_Goal_. Write out only the lines running from the one that contains "Within the image" to the end of the material, both ends included.

--------------------------------------------------

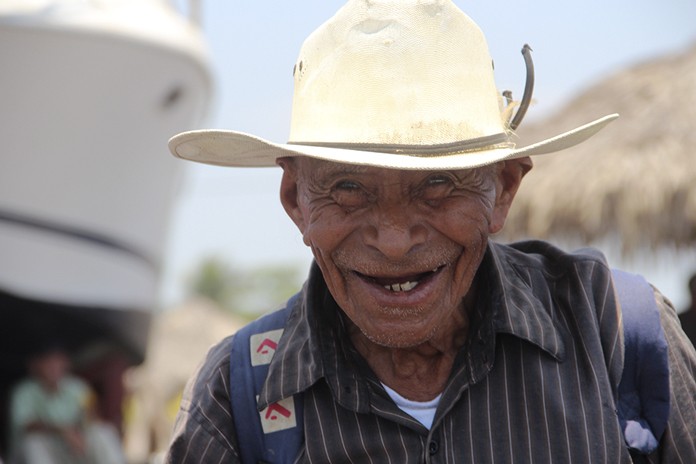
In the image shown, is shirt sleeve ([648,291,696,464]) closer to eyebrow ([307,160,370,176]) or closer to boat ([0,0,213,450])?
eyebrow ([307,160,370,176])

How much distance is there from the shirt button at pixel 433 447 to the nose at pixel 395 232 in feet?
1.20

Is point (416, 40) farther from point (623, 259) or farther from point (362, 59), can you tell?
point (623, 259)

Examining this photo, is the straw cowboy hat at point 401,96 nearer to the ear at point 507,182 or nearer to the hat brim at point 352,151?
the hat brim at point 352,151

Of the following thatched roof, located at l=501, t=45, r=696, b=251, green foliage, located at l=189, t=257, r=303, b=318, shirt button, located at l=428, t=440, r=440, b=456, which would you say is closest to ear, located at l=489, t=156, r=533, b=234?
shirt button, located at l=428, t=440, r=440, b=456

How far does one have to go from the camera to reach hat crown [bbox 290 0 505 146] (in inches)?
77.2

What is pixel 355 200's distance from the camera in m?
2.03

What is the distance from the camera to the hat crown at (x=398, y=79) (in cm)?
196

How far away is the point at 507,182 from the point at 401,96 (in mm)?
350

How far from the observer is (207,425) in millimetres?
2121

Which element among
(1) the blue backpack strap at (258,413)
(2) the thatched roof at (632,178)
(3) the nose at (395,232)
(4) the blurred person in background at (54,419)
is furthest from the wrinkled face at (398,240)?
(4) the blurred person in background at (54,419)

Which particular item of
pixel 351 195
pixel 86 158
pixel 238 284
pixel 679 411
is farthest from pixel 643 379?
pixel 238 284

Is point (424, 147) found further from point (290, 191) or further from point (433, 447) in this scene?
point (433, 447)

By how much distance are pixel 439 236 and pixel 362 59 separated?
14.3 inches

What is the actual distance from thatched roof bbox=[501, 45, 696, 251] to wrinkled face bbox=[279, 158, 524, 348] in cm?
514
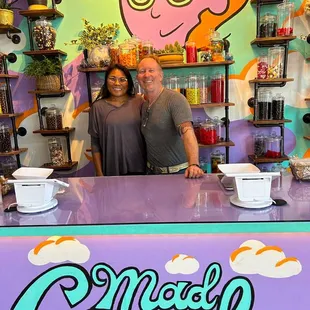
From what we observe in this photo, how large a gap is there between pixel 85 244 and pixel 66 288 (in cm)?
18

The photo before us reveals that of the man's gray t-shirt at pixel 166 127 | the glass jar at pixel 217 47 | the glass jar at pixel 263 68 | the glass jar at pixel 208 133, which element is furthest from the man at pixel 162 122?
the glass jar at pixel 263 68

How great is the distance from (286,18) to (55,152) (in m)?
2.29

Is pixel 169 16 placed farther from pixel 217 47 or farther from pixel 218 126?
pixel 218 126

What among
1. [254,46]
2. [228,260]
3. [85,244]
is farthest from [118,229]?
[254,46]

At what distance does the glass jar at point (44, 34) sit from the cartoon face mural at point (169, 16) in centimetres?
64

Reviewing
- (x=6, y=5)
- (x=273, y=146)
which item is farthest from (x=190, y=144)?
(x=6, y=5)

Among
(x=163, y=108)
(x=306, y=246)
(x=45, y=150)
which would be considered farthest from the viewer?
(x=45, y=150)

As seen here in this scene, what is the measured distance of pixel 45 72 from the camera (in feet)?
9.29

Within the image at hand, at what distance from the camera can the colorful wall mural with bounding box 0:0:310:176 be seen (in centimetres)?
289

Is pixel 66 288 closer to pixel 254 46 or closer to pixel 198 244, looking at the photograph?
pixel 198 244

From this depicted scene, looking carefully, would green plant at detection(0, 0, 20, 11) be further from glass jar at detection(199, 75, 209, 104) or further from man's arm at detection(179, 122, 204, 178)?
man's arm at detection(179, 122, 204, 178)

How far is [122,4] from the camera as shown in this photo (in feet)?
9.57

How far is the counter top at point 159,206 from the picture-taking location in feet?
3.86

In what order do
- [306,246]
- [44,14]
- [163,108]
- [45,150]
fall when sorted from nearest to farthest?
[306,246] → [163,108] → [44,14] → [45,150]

--------------------------------------------------

_Reply to the task_.
Within the image at hand, at what distance from the camera can the colorful wall mural with bounding box 0:0:310:176 be seen (in centimetres)?
289

Is pixel 66 288 closer to pixel 254 46 or closer to pixel 198 244, looking at the photograph?
pixel 198 244

From this depicted scene, looking carefully, would green plant at detection(0, 0, 20, 11) be further from glass jar at detection(199, 75, 209, 104) or further from man's arm at detection(179, 122, 204, 178)?
man's arm at detection(179, 122, 204, 178)

How far is [122,4] from the camera as shown in this photo (in feet)?
9.57

How far is the counter top at point 159,206 from the picture-taking location in feet?
3.86

In what order do
- [306,246]
- [44,14]
- [163,108]
- [45,150]
fall when sorted from nearest to farthest?
[306,246] → [163,108] → [44,14] → [45,150]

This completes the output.